I was working on some data analysis recently, that involved me dealing with data snapshots. These are effectively point-in-time representations of specific data. For example, if you’d be dealing with the amount of items at a warehouse, you could imagine that you’d be taking a snapshot through the day of how many items you have available during each hour. That will give you a pretty good idea of the in-flow and out-flow of materials.

Now, let’s say that you want to analyze the number of items that are left at your warehouse at the end of the day. And let’s also say that you’re using SQLite to store the data. I’ve noticed an answer on a popular forum today that mentioned that you can just use the MAX function per day, and use that for aggregation. While that will give you a number, it will also likely be the wrong number. Here is why:

Items	Time
12	2020-02-12 12:12AM
13	2020-02-12 1:10AM
11	2020-02-12 3:00PM
10	2020-02-12 5:33PM
14	2020-02-12 6:00PM
12	2020-02-12 11:50PM

If we use MAX(), when we would analyze the data we would get 14 as the answer for units available at the end of the day. However, that is the maximum number of units through the day.
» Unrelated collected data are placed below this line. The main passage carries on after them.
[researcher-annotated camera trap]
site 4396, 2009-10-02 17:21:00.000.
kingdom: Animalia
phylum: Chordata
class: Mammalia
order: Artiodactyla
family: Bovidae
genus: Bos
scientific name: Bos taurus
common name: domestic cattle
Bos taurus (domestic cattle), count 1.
If you’d be tracking Twitter followers for an account the same way, you probably don’t care about the maximum number of followers your account got in a day, but rather what you ended up with at the end of the day.

Lucky for us, SQLite gives us the ability to use what’s known as a window function - LAST_VALUE. This allows us to get the value for the last row given a “window” - a specific segment of a table (I intentionally simplify this concept here). And in our case, the “window” is the date. Here is what this might look like in the form of a SQLite query using the Twitter follower example:

SELECT * FROM (
SELECT 
	last_value(follower_count)
	OVER (
		PARTITION BY target_date
	) followers,
	last_value(following_count)
	OVER (
		PARTITION BY target_date
	) following,
	target_date
FROM (
	SELECT
		strftime('%Y-%m-%d', time_of_capture) target_date,
		following_count,
		follower_count
	FROM
		(SELECT
			*
		FROM
			user_snapshots
		WHERE
			user_id = 'foo_bar'
		ORDER BY time_of_capture))
) GROUP BY target_date, followers, following

This might look confusing, but the query is actually really simple (and you can optimize it further - it’s verbose for clarity).

We are getting all the user snapshots for a given ID to get a list of user metrics sorted by the time those were captured.
Now that the list is ordered, we are simplifying the date to be just the year, month and day.
We are getting the last value for each partition (“window” in a table) that is created by the simplified date.
We are grouping the values by the simplified date (which already excludes all the hour/minute/second details).

Here is also a tricky part - if you are used to the way various query languages work, you might think that LAST_VALUE() produces a row - after all, isn’t that what we’re after here? Well, yes - with the caveat that the last value will be appended as a column, so the GROUP BY clause at the end allows us to get just one row per date. What this means is that if you look at our table above, the LAST_VALUE, assuming that we partitioned the table by the simplified date and ordered by time, would look something like this:

Items	Time	LastValue
12	2020-02-12	12
13	2020-02-12	12
11	2020-02-12	12
10	2020-02-12	12
14	2020-02-12	12
12	2020-02-12	12

The conclusion here is simple - MAX() is useful, but do not conflate it with LAST_VALUE() in time-based data. You might be skewing your results.